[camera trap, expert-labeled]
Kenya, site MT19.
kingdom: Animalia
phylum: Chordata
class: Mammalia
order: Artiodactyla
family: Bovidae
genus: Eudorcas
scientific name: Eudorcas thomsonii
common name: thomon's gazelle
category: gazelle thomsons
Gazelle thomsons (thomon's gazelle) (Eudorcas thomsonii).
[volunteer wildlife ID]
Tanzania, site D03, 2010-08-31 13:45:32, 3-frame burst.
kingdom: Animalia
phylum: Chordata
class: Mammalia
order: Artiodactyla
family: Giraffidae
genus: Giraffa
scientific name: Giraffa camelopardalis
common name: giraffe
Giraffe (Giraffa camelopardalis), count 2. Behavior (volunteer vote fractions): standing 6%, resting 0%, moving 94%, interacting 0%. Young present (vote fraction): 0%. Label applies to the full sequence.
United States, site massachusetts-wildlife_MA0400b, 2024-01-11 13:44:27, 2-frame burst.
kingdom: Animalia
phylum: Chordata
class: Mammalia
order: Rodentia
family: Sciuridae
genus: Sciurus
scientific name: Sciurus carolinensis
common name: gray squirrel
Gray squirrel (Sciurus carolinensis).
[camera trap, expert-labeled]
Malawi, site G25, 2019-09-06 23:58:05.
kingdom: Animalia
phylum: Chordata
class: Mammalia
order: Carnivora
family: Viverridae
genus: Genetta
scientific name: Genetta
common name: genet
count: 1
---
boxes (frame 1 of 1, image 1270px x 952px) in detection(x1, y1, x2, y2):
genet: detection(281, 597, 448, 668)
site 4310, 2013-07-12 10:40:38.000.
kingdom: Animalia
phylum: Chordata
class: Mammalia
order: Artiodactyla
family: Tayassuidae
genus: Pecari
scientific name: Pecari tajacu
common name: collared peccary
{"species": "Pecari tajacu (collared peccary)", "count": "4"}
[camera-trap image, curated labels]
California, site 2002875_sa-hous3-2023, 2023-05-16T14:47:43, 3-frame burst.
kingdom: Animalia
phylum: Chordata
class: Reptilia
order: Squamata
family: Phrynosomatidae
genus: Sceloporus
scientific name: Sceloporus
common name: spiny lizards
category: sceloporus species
·····
→ **Activity**: Identify the lines above with the word "genus". Copy them.

→ **Worked solution**:
genus: Eudorcas
genus: Giraffa
genus: Sciurus
genus: Genetta
genus: Pecari
genus: Sceloporus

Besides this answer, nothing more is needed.